START Information provided

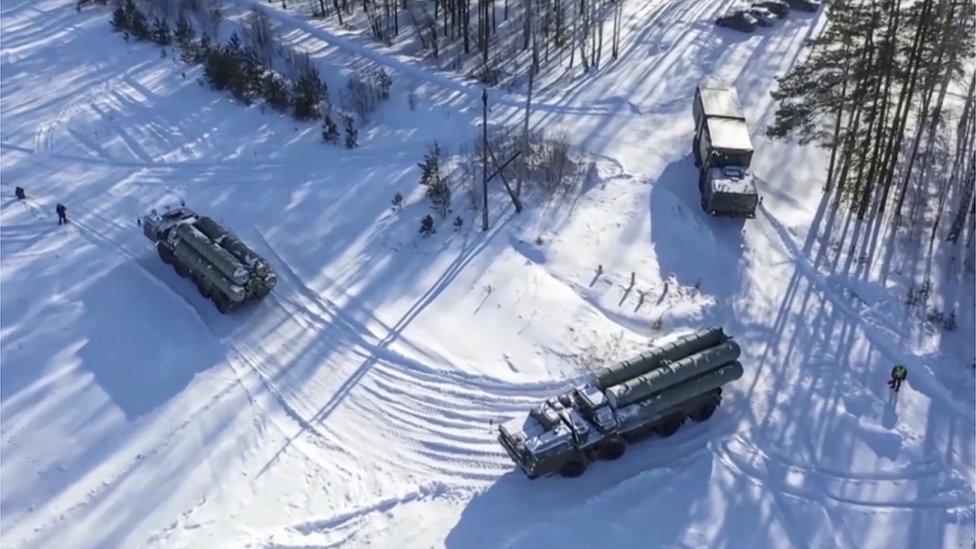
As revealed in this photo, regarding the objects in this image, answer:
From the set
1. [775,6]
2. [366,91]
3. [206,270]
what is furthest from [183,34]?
[775,6]

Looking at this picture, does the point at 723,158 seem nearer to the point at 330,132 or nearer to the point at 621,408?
the point at 621,408

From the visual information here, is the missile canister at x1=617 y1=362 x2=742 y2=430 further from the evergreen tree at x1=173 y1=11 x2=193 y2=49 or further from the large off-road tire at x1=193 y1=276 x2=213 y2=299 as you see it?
the evergreen tree at x1=173 y1=11 x2=193 y2=49

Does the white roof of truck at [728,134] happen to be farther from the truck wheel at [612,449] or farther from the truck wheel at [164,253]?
the truck wheel at [164,253]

END Information provided

Render the lines above as a numbered list, skipping blank lines and omitting the pictures.

» Answer below
1. As revealed in this photo, regarding the objects in this image, answer:
2. From the set
3. 1. [775,6]
4. 2. [366,91]
5. 3. [206,270]
6. what is furthest from [183,34]?
7. [775,6]
8. Looking at this picture, does the point at 723,158 seem nearer to the point at 330,132 or nearer to the point at 621,408?
9. the point at 621,408
10. From the visual information here, is the missile canister at x1=617 y1=362 x2=742 y2=430 further from the evergreen tree at x1=173 y1=11 x2=193 y2=49 or further from the large off-road tire at x1=193 y1=276 x2=213 y2=299 as you see it?
11. the evergreen tree at x1=173 y1=11 x2=193 y2=49
12. Does the white roof of truck at [728,134] happen to be farther from the truck wheel at [612,449] or farther from the truck wheel at [164,253]?
13. the truck wheel at [164,253]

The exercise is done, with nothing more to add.